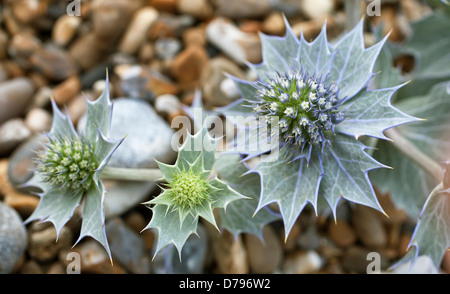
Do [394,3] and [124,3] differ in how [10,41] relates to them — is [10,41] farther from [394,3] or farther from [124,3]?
[394,3]

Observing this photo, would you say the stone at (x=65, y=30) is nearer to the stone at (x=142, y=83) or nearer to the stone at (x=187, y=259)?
the stone at (x=142, y=83)

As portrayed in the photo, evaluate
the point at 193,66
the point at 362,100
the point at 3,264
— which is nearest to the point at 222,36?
the point at 193,66

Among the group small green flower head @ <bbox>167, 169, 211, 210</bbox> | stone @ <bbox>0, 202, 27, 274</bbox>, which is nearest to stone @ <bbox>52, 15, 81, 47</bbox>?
stone @ <bbox>0, 202, 27, 274</bbox>

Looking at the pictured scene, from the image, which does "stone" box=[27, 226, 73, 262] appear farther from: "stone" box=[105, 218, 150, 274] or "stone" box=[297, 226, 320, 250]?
"stone" box=[297, 226, 320, 250]

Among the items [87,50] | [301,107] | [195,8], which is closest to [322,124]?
[301,107]

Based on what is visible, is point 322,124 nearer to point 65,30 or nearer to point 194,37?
point 194,37
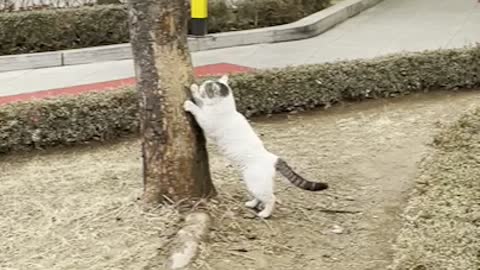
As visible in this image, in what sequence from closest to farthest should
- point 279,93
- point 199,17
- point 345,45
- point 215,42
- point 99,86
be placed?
1. point 279,93
2. point 99,86
3. point 199,17
4. point 215,42
5. point 345,45

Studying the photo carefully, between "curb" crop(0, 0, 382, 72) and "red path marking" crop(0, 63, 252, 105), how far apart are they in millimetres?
800

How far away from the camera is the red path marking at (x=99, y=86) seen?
618 centimetres

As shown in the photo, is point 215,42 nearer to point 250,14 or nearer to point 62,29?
point 250,14

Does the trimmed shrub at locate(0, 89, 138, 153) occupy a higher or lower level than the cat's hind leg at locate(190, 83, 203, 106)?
lower

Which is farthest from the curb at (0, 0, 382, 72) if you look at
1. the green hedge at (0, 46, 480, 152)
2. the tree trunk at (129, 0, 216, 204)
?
→ the tree trunk at (129, 0, 216, 204)

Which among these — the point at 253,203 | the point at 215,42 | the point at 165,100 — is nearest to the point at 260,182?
the point at 253,203

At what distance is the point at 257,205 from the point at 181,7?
995 mm

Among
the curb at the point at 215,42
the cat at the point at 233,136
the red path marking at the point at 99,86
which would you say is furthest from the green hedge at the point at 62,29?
the cat at the point at 233,136

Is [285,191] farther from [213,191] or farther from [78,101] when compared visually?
[78,101]

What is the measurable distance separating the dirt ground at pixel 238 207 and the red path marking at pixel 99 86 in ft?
3.49

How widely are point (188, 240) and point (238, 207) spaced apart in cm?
52

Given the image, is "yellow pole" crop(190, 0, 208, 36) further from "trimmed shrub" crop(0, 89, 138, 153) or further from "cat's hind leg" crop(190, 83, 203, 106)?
"cat's hind leg" crop(190, 83, 203, 106)

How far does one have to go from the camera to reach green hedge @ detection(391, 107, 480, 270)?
3.06 m

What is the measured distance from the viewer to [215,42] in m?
8.20
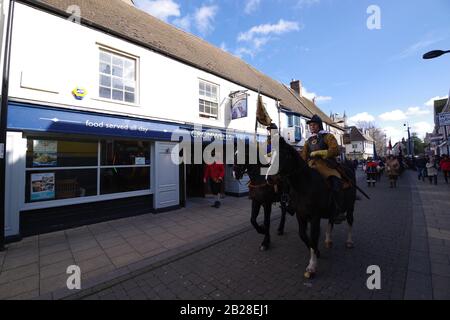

__EXERCISE__: Copy the records above word for word, leaving out the pictures.

__SOLUTION TO THE PROBLEM__:
Do [394,3] and [124,3] differ in how [10,41] relates to them — is [10,41] farther from [394,3] or farther from [124,3]?
[394,3]

Observing this photo, would you say the stone at (x=65, y=30) is nearer to the stone at (x=142, y=83) or nearer to the stone at (x=187, y=259)?
the stone at (x=142, y=83)

As portrayed in the photo, evaluate
the point at 193,66
the point at 362,100
the point at 3,264
— which is nearest to the point at 222,36?
the point at 193,66

Among the group small green flower head @ <bbox>167, 169, 211, 210</bbox> | stone @ <bbox>0, 202, 27, 274</bbox>, which is nearest to stone @ <bbox>52, 15, 81, 47</bbox>?
stone @ <bbox>0, 202, 27, 274</bbox>

Looking at the pictured scene, from the image, which does "stone" box=[27, 226, 73, 262] appear farther from: "stone" box=[105, 218, 150, 274] or "stone" box=[297, 226, 320, 250]?
"stone" box=[297, 226, 320, 250]

Among the items [87,50] | [301,107] | [195,8], which is closest to [322,124]?
[301,107]

Based on what is visible, is point 322,124 nearer to point 65,30 or nearer to point 194,37?
point 194,37
As visible in this image, in what sequence from closest to farthest should
- point 279,93
- point 199,17
- point 345,45
- point 215,42
- point 99,86
be placed?
1. point 279,93
2. point 99,86
3. point 199,17
4. point 215,42
5. point 345,45

Studying the photo carefully, between "curb" crop(0, 0, 382, 72) and "red path marking" crop(0, 63, 252, 105), how far apart are they in millimetres?
800

How far away from the camera is the red path marking at (x=99, y=86) seen?
618 centimetres

As shown in the photo, is point 215,42 nearer to point 250,14 or nearer to point 62,29?
point 250,14

Does the trimmed shrub at locate(0, 89, 138, 153) occupy a higher or lower level than the cat's hind leg at locate(190, 83, 203, 106)?
lower

Which is farthest from the curb at (0, 0, 382, 72) if you look at
1. the green hedge at (0, 46, 480, 152)
2. the tree trunk at (129, 0, 216, 204)
?
→ the tree trunk at (129, 0, 216, 204)

Which among these — the point at 253,203 | the point at 215,42 | the point at 165,100 — is nearest to the point at 260,182?
the point at 253,203

At what distance is the point at 257,205 from the point at 181,7?
995 mm

Among
the curb at the point at 215,42
the cat at the point at 233,136
the red path marking at the point at 99,86
which would you say is furthest from the green hedge at the point at 62,29?
the cat at the point at 233,136

Is [285,191] farther from [213,191] or farther from [78,101] when compared visually?
[78,101]

What is the measurable distance separating the dirt ground at pixel 238 207 and the red path marking at pixel 99 86 in ft?
3.49

How widely are point (188, 240) and point (238, 207) spaced apart in cm?
52

Given the image, is "yellow pole" crop(190, 0, 208, 36) further from "trimmed shrub" crop(0, 89, 138, 153) or further from "cat's hind leg" crop(190, 83, 203, 106)?
"cat's hind leg" crop(190, 83, 203, 106)

How far does one have to go from the camera to reach green hedge @ detection(391, 107, 480, 270)?
3.06 m

What is the measured distance from the viewer to [215,42] in m?
8.20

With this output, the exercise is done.